Films based on Pancho Villa have appeared since the early years of the Revolution and have continued to be made into the twenty-first century. Hollywood's role in the shaping of the image of Villa, the Mexican Revolution, and U.S. public opinion has been the subject of a scholarly study.[7] The 1934 biopic Viva Villa! was nominated for an Academy Award for Best Picture.[8][9] In 2003, HBO broadcast And Starring Pancho Villa as Himself, with Antonio Banderas as Villa that focuses on the making of the film The Life of General Villa.[10][11]

Actors who have portrayed Villa include:

More films about Villa:

In literature

  • In Mariano Azuela's novel The Underdogs, anti-federal soldiers talk about him as an archetype of an anti-authoritarian bandit: "Villa, indomitable lord of the sierra, the eternal victim of all governments... Villa tracked, hunted down like a wild beast... Villa the reincarnation of the old legend; Villa as Providence, the bandit, that passes through the world armed with the blazing torch of an ideal: to rob the rich and give to the poor. It was the poor who built up and imposed a legend about him which Time itself was to increase and embellish as a shining example from generation to generation."[24] However, a little later, one character distrusts the rumors: "Anastasio Montañéz questioned the speaker more particularly. It was not long before he realized that all this high praise was hearsay and that not a single man in Natera's army had ever laid eyes on Villa."
  • Whatever the reality behind the legends, even after his defeat Villa remained a powerful character still lurking in the Mexican mind. In 1950 Octavio Paz wrote, in his morose but thoughtful book on the Mexican soul The Labyrinth of Solitude, "The brutality and uncouthness of many of the revolutionary leaders has not prevented them from becoming popular myths. Villa still gallops through the north, in songs and ballads; Zapata dies at every popular fair... It is the Revolution, the magical word, the word that is going to change everything, that is going to bring us immense delight and a quick death."
  • El águila y la serpiente by Martín Luis Guzmán (1930); it "can be considered as [Guzmán's] reminiscences of Villa and his movement.[25]
  • The Gringo Bandit (1947), by William Hopson.
  • The Friends of Pancho Villa (1996), by James Carlos Blake.
  • In the Southern Victory Series novels The Great War: American Front and The Great War: Walk in Hell by Harry Turtledove, Doroteo Arango is a candidate for the Radical Liberal Party in the 1915 Confederate States Presidential Election, representing Chihuahua, which the CSA purchased in 1881 and retained following the Second Mexican War fought between the CSA and the United States.
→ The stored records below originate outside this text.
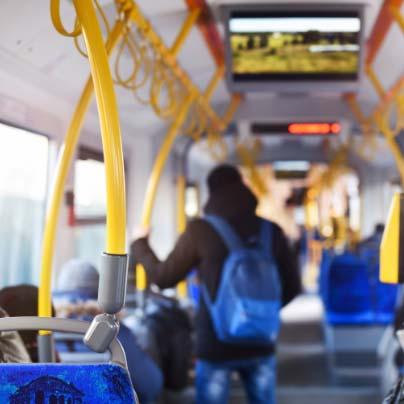 man riding public transit
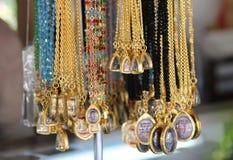 Colar do ouro com colar de buddha Imagem de Stock Royalty Free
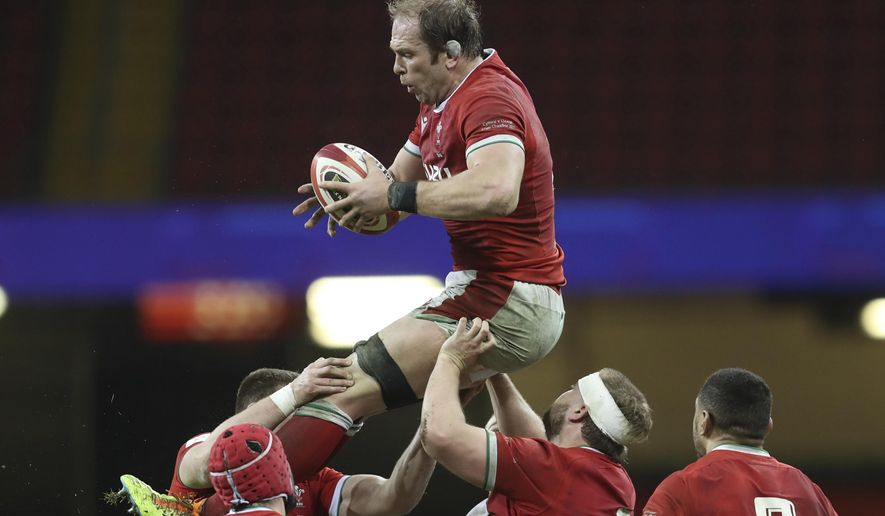 Wales' Alun Wyn Jones gathers the ball in a line out during the Six Nations rugby union match between Wales and England at the Millennium stadium in Cardiff, Wales, Saturday, Feb. 27, 2021. (David Davies/Pool Via AP)
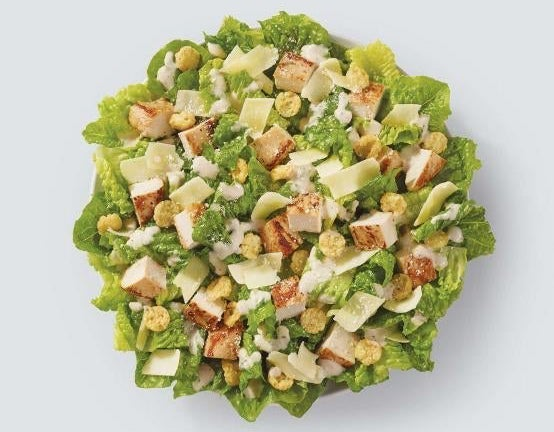 A salad with grilled chicken, cheese, Parmesan cheese crisps, and Caesar dressing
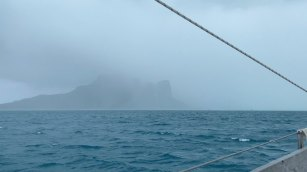 Maupiti disappears in the rain clouds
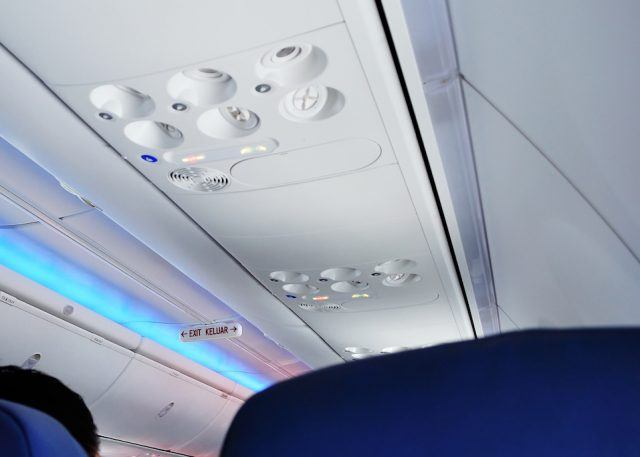 Emergency exits on the top of a plane.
He went on to be soundly defeated in the election to the Whig candidate and incumbent Vice President, Gabriel Semmes.
  • In the alternate history short story "Compadres" by S.M. Stirling collected in the anthology Alternate Generals II (2002) edited by Harry Turtledove, The American territory of annexation following the end of the Mexican-American War in 1848 included Chihuahua. Decades later, Pancho Villa would become a Senator of the State of Chihuahua and is later the running mate of Theodore Roosevelt in the 1904 presidential election.[26]

In music

References

  1. Sherman, Scott (Winter 2000). "Living La Vida Grande". Dissent. Retrieved 3 July 2013.
  2. "Pancho Villa now celebrated in New Mexico". USA Today. 3 September 2011.
  3. Fisher, Austin (6 February 2014). Radical Frontiers in the Spaghetti Western: Politics, Violence and Popular Italian Cinema. I.B.Tauris. p. 124. ISBN 9780857737700.
  4. Damacio Tovares, Raúl (2002). Manufacturing the Gang: Mexican American Youth Gangs on Local Television News. Greenwood Publishing Group. p. 43. ISBN 9780313318276.
  5. Dash, Mike (6 November 2012). "Uncovering the Truth Behind the Myth of Pancho Villa, Movie Star". Smithsonian Mag. Retrieved 29 April 2018.
  6. Gevinson, Alan (1997). Within Our Gates: Ethnicity in American Feature Films, 1911-1960. p. 343. ISBN 9780520209640. {{cite book}}: |work= ignored (help)
  7. Margarita de Orellana, Filming Pancho Villa: How Hollywood Shaped the Mexican Revolution: North American Cinema and Mexico, 1911–1917. New York: Verso, 2007.
  8. "Do the wrong thing: 90 years, 90 movies that should have been nominated for Best Picture". The A.V. Club. Onion, Inc. 28 February 2018. Retrieved 5 May 2018.
  9. Ciampaglia, Dante A.; Schiling, Mary Kaye (23 February 2018). "All 90 Best Picture Oscar Winners, Ranked: Part 3—30 to 1". Newsweek. Retrieved 5 May 2018.
  10. Gallo, Phil (4 September 2003). "And Starring Pancho Villa as himself". Variety. Penske Business Media, LLC. Retrieved 5 May 2018.
  11. Lloyd, Robert (6 September 2003). "Pancho Villa, the reel story". Los Angeles Times. Retrieved 5 May 2018.
  12. "Walsh and Villa". Los Angeles Times. 10 August 2013. Retrieved 5 May 2018.
  13. Butterfield, Beldon (31 December 2012). Mexico Behind the Mask: A Narrative, Past and Present. Potomac Books, Inc. p. 76. ISBN 9781612344263.
  14. García Riera, Emilio (1987). México visto por el cine extranjero. Ediciones Era. p. 18. ISBN 9789684111639.
  15. Gaytán, Marie Sarita (12 November 2014). ¡Tequila!: Distilling the Spirit of Mexico. Stanford University Press. p. 57. ISBN 9780804793100.
  16. Pallot, James (1995). The Movie Guide. Berkeley Publishing Group. p. 961. ISBN 9780399519147.
  17. International Motion Picture Almanac. Quigley Publications. 1947. p. 381.
  18. Pitts, Michael R. (1984). Hollywood and American History: A Filmography of Over 250 Motion Pictures Depicting U.S. History. McFarland Publishing. pp. 332. ISBN 9780899501321.
  19. Institute, British Film (1988). The BFI Companion to the Western. Atheneum. p. 232. ISBN 9780233983325.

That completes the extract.